Jack Nicklaus II
Plymouth Layout Follows Golden Rule
By Jim McCabe
Courtesy of the Boston Globe
PLYMOUTH – It is a view of the golf course that players rarely afford themselves, standing near the green and looking back up the fairway toward the tee. But it’s often a most telling one, for it can give you a terrific appreciation of the vision that goes into a course.
A case in point is the newest addition to the Pinehills Golf Club, the Nicklaus Course, which opened a few weeks ago to rave reviews. It’s an outstanding piece of work that pulls off that demanding litmus test we ask of courses: challenging for the better players, playable for the mid- to high-handicappers, enjoyable for all, and defined by a number of memorable holes that require good, but not impossible, shots.
Without a doubt, it’s a perfect companion to the Jones Course, which golfers started embracing from the day it opened a year ago. Now, those golfers have double the options at a facility that gives the daily-fee player a serious private-club experience. The green fees are not cheap ($85 weekdays, $95 weekends), but from the bag drop, to the range balls that are part of the greens fee package, to a courteous and helpful staff, to the bag boys who’ll clean your clubs on the way out, the experience is one of great pleasure.
Of course, the golf is what brings you here, and because that’s so good, a great day becomes even greater, no matter which course you play. Those who have played the Jones, but not the Nicklaus, shouldn’t expect more of the same because what the Leibowits family has here are two outstanding courses that set up and play differently.
In taking yet another major step in establishing himself apart from his famous father, Jack Nicklaus II has given the New England landscape yet another premier daily fee attraction. Incorporating rolling fairways and working around the few wetlands he had to work with, young Nicklaus hits a home run. The fairways are generous, though in many cases he presents ”risk-reward” type drives that will challenge the better players – perhaps to their dismay if they don’t pull off the shot – and that’s a hallmark of any design.
But once you’ve navigated your drive into the wide, plush fairways that have flourished under the guidance of superintendent Joe Felicetti, the fun truly begins on the Nicklaus Course. That’s because the oldest of the Golden Bear’s four sons and five children employs a number of devices – delightful false fronts, shallow greens that are angled, deep bunkers, strategic collection areas, and undulated putting surfaces, which put a high emphasis on quality approach shots. They can be pulled off on each and every hole, too, because Nicklaus has accomplished what good architects do: He has provided a fair and enjoyable test in which good shots are rewarded.

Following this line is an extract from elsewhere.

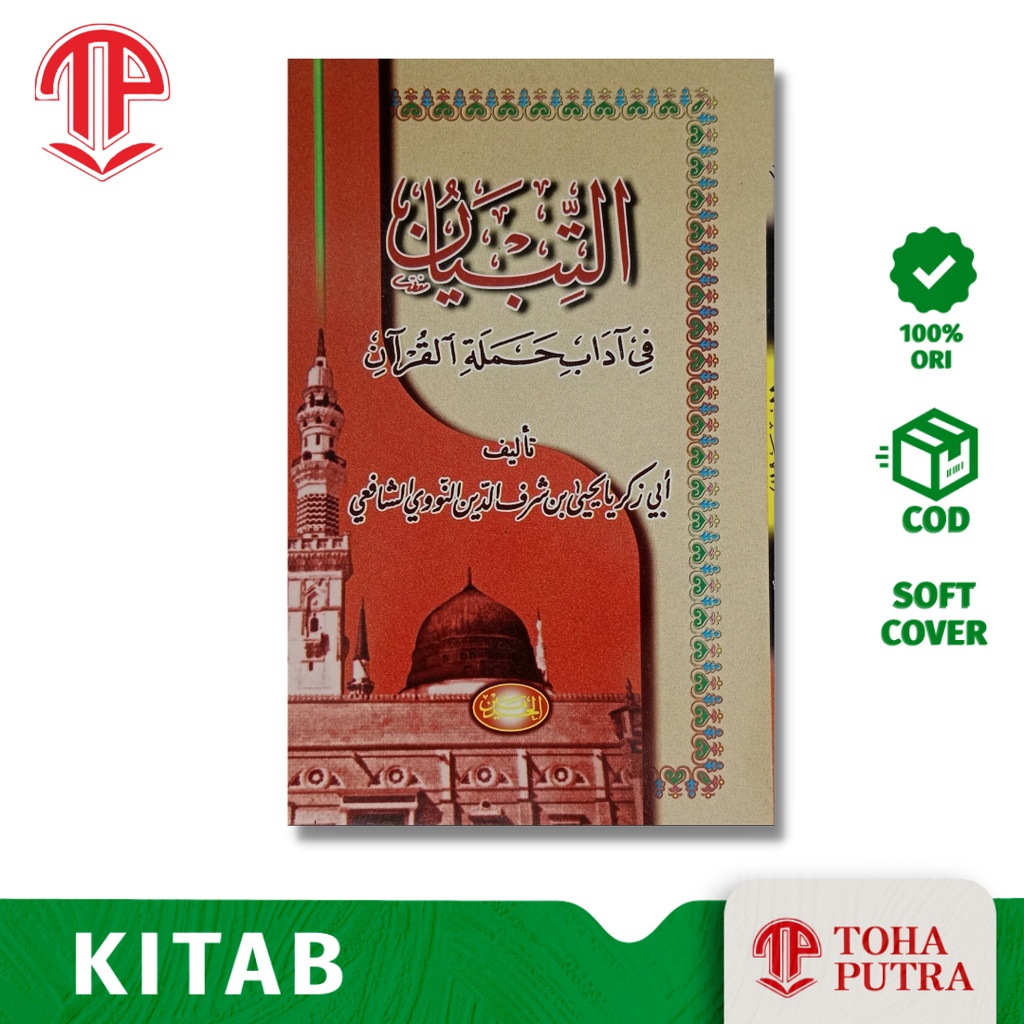 ( SOFT COVER ) Kitab AT TIBYAN FI ADABI HAMALATIL QURAN Soft Cover ( AL ...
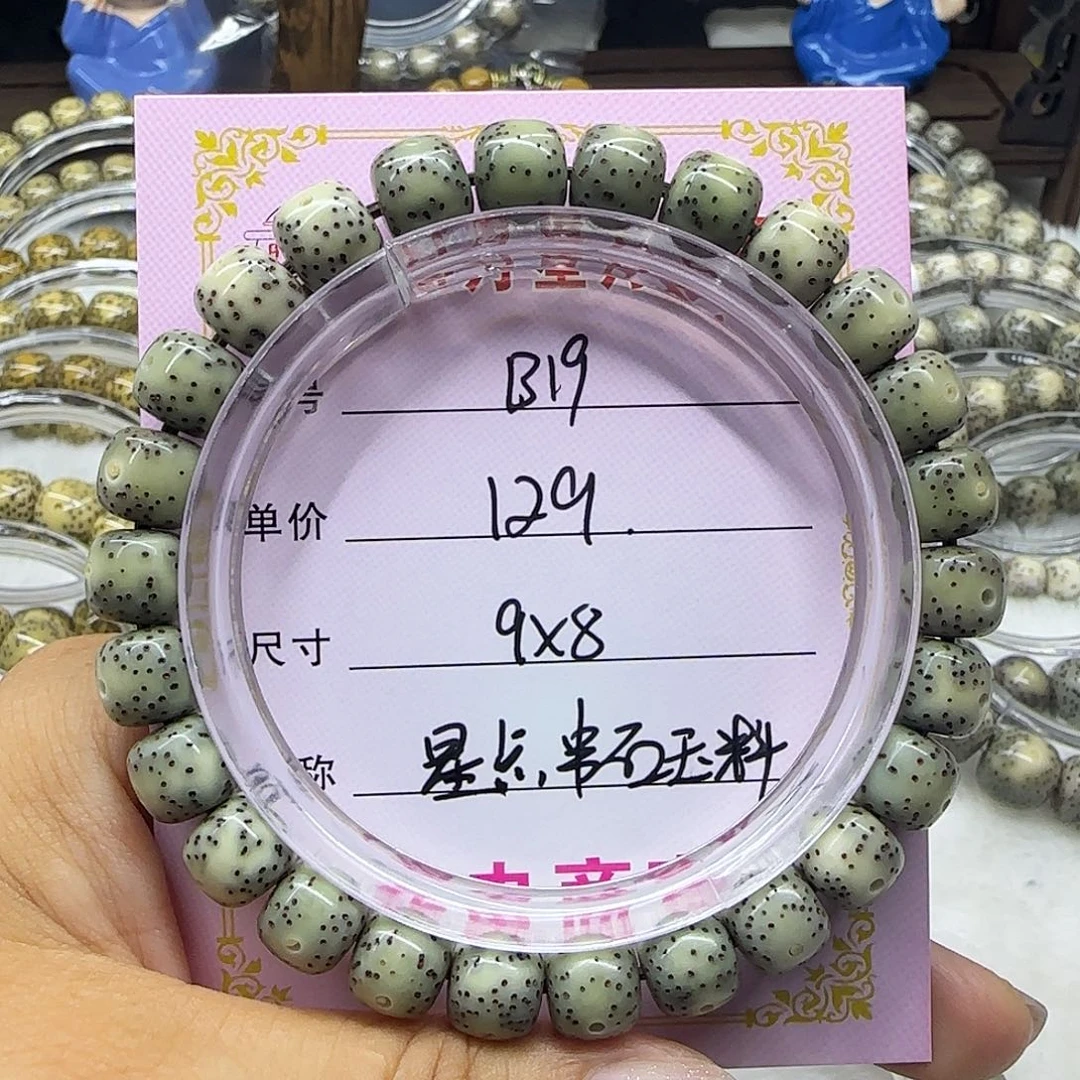 心月星月菩提一号B19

You can see that if you turn around as you approach the green and look back down the fairway toward the tee. With fescue waving in the breeze and a number of great elevation changes, you are able to look back and see what Nicklaus must have envisioned several years ago, how he was going to carve out holes that would give you a sense of direction or a tickle of temptation – whichever route you chose – only he was standing amid mud and trees and working with just his imagination.
The fact that he and his workers were able to take that vision and mold it into an emerald reality is to the benefit of the golf-loving New England crowd.